Pursuant to Section 68L of the Act a Independent Children’s Lawyer be appointed for the child M born in September 2003.

The Legal Aid Commission of New South Wales is requested to make arrangements as soon as possible for appropriate representation for the child.

The Court advise the Senior Solicitor, Family Law Litigation Section of the Legal Aid Commission of NSW of this order forthwith.

Each party make available to the Legal Aid Commission of NSW forthwith copies of all applications and affidavits upon which that party relies together with any existing orders and copies of any relevant reports.

The Mother and Father facilitate the attendance upon the Independent Children’s Lawyer of the child at times and dates requested by that Lawyer.

Liberty be granted to the Independent Children’s Lawyer to re-list these proceedings on giving 7 days notice to the other parties and the Court.

Order 5.3 of the Orders made 12 August 2005 is to recommence this Saturday 9 June 2007.

All parties have leave to inspect documents produced under subpoena.

Pursuant to S65DA(2) of the Family Law Act 1975, the particulars of the obligations these orders create and the particulars of the consequences that may follow if a person contravenes these orders are set out in Attachment A and these particulars are included in these orders.

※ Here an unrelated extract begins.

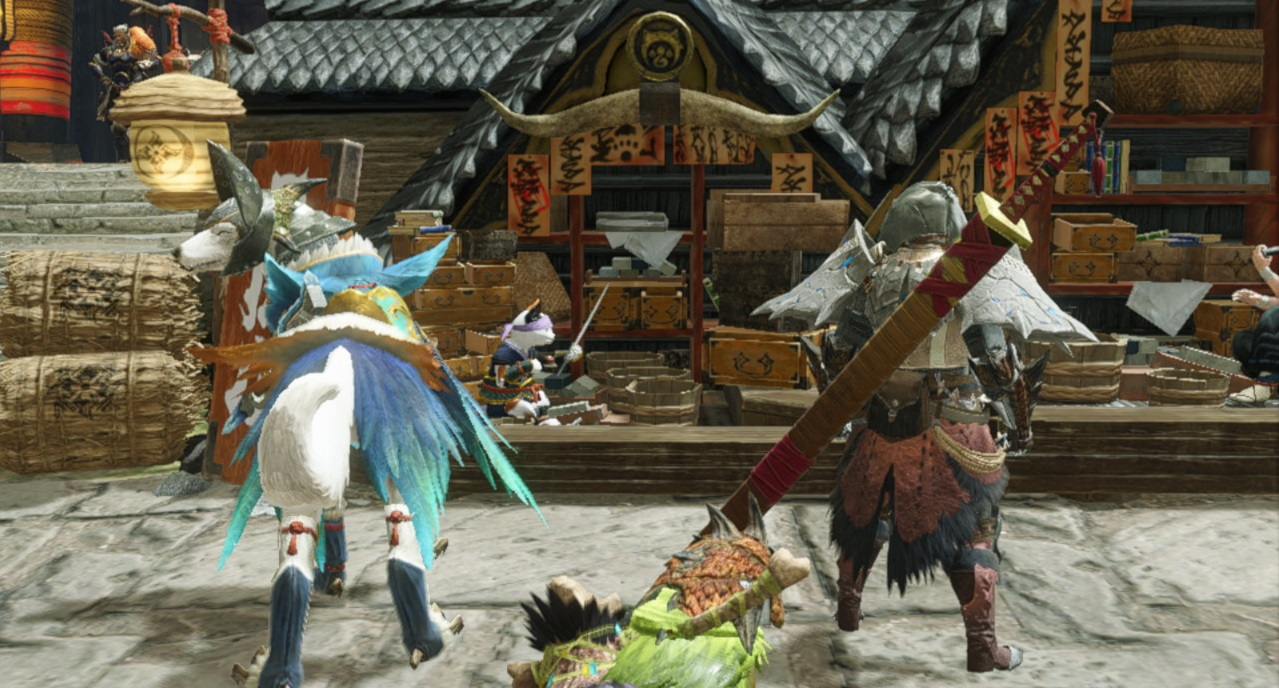 Monster Hunter Rise PSA: Don't forget to upgrade your buddies and check their skills screenshot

The Father’s Application for costs of today.


The mother pay the father’s costs of today, assessed by FM Henderson in the sum of $1,875.00 within six (6) months of today’s date.

IT IS NOTED that publication of this judgment under the pseudonym Hogan & Halvorsen is approved pursuant to s.121(9)(g) of the Family Law Act 1975 (Cth).


The application before me is the mother’s application seeking to have the father’s time with the child supervised. Presently the father’s time with the child is not supervised. The child is M born in September 2003.

There are existing orders in place for M to live with his mother and spend time with his father, which orders were made on 12 August 2005. The orders provided for a graduated regime of increasing time with the father. Overnight time was to commence on 30 March 2007. Prior to that date the child was spending day time with his father.

This matter has a pretty sorry history. The father has brought the matter back to Court on many occasions in order for his time with his son to resume.

Interim orders were made by consent on 31 March 2005. The matter had been down for hearing and ultimately resolved on the day by consent orders made by Donald FM.

The mother withdrew her consent to the orders asserting says the father was not caring for the child; he had nappy rash and the like.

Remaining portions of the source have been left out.